Excerpted passage:
Databento OHLCV Data Fetcher
Standard pattern for fetching OHLCV data with built-in best practices:
- Automatic cost estimation before fetch
- Error handling with retries
- Post-fetch data validation
- Export options (CSV/pandas)
Usage:
python fetch_ohlcv.py --symbol ES.c.0 --schema ohlcv-1h --start 2024-01-01 --end 2024-01-31
python fetch_ohlcv.py --symbol NQ.c.0 --schema ohlcv-1d --start 2024-01-01 --limit 100
python fetch_ohlcv.py --symbol ES.c.0,NQ.c.0 --schema ohlcv-1h --start 2024-01-01 --output data.csv
"""
import argparse
import json
import sys
from datetime import datetime
from typing import Optional, Dict, Any, List
import time
class DatabentoPHTLCVFetcher:
"""Fetches OHLCV data from Databento with best practices built-in."""
def __init__(self, dataset: str = "GLBX.MDP3", stype_in: str = "continuous"):
"""
Initialize fetcher.
Args:
dataset: Dataset code (default: GLBX.MDP3 for ES/NQ)
stype_in: Input symbol type (default: continuous)
"""
self.dataset = dataset
self.stype_in = stype_in
self.max_retries = 3
self.retry_delay = 2 # seconds
def estimate_cost(
self,
symbols: str,
schema: str,
start: str,
end: Optional[str] = None
) -> Dict[str, Any]:
"""

Data section:
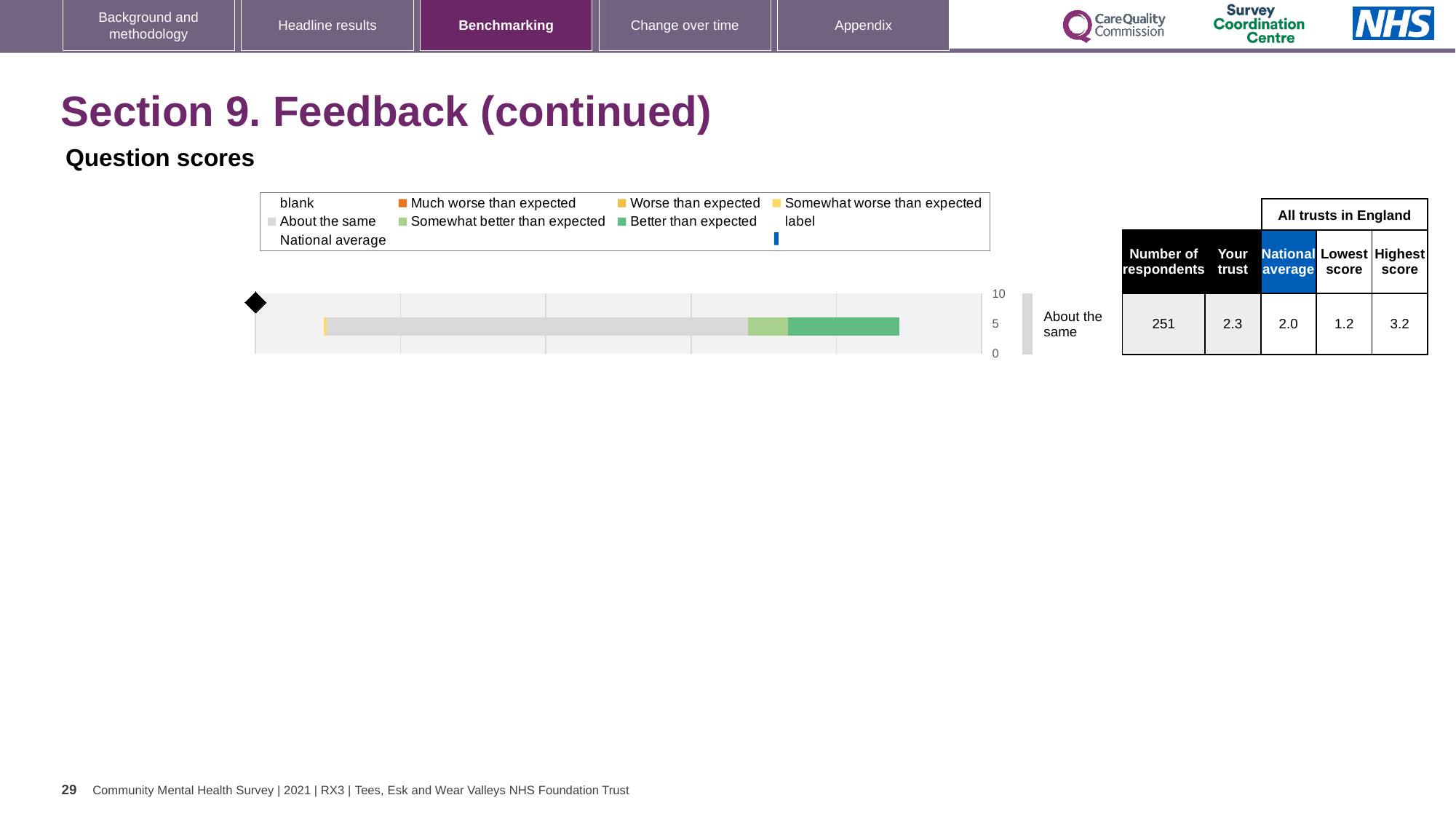
How many bars (categories) are plotted in the chart? 1 In the table next to the chart, what is the highest score among all trusts in England? 3.2 What is the category label shown next to the bar in the chart? About the same What is the highest value shown on the chart's axis? 10 In the table next to the chart, what is the national average score for 'About the same'? 2.0 In the table next to the chart, what is the lowest score among all trusts in England? 1.2 Which colour in the legend represents 'Better than expected'? Green What kind of chart is shown on the slide? Bar chart What is the difference between the highest score and the lowest score shown in the table? 2.0 Which is larger for 'About the same': the 'Your trust' score or the national average? Your trust In the table next to the chart, what is the 'Your trust' score for 'About the same'? 2.3 In the table next to the chart, what is the number of respondents for 'About the same'? 251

Job: From the usage examples in the Databento OHLCV fetcher script, list every command-line option passed to fetch_ohlcv.py. The lines after the fetcher script aren't needed here.

Your solution: --symbol, --schema, --start, --end, --limit, --output